The Cure, die Band die schon so lange im Geschäft ist und schon so viele Alben veröffentlich hat, hat ihren eigenen Stil (trotz oft vorkommenden Besetzungswechseln) längst gefunden und überrascht doch immer wieder durch ihren Abwechslungsreichtum.

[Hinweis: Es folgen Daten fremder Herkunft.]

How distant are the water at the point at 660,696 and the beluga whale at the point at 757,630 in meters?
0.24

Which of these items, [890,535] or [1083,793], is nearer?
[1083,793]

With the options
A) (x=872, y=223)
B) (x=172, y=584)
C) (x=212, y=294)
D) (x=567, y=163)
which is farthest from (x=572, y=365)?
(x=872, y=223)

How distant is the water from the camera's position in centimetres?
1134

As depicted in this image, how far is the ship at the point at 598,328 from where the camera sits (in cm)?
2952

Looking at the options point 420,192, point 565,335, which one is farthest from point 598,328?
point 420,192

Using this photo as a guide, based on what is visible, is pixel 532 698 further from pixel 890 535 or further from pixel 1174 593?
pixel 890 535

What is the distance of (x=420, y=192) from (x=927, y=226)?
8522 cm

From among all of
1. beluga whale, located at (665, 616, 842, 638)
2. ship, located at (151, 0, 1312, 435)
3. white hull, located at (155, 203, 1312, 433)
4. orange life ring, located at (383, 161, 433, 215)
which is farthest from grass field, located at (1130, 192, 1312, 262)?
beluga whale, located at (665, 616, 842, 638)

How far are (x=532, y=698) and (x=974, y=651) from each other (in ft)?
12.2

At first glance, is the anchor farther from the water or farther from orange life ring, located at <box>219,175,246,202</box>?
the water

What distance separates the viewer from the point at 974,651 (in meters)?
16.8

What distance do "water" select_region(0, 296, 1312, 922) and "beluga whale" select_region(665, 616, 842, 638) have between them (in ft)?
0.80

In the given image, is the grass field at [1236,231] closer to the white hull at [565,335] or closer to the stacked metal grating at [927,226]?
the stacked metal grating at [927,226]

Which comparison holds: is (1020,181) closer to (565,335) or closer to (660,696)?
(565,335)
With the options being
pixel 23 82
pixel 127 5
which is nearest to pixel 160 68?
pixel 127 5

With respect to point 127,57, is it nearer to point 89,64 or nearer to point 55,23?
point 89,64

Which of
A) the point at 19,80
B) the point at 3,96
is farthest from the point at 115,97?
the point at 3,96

"Faith" ist ursprünglich von 1981 und ihr viertes veröffentliches Album gewesen, hat also noch den typischen Anfangstouch. Eines der bekannsten Stücke des Albums ist "Primary", im absolut typischen Cure Stil gehalten. Zu Anfang werden Rythmus und Gitarrenriff im Vordergrund gehalten, dann setzt die Stimme von Robert Smith ein. Die mittlerweile natürlich noch gereifter ist, der aber dennoch keineswegs Gefühl oder ähnliches fehlt. Dem ganzen unterliegt diese typische Basslinie, die dem Song unglaubliche Tiefe und zusätliche Vielschichtigkeit verleiht. Ein sehr melodisch und dennoch düster magischer Song an der Oberfläche mit vielen Einzelheiten im tieferen, was intensives Zuhören genauso wie nur nebensächliches Zuhören zufrieden stellt. Diese Beschreibung trifft wohl auch den Rest des Albums am besten.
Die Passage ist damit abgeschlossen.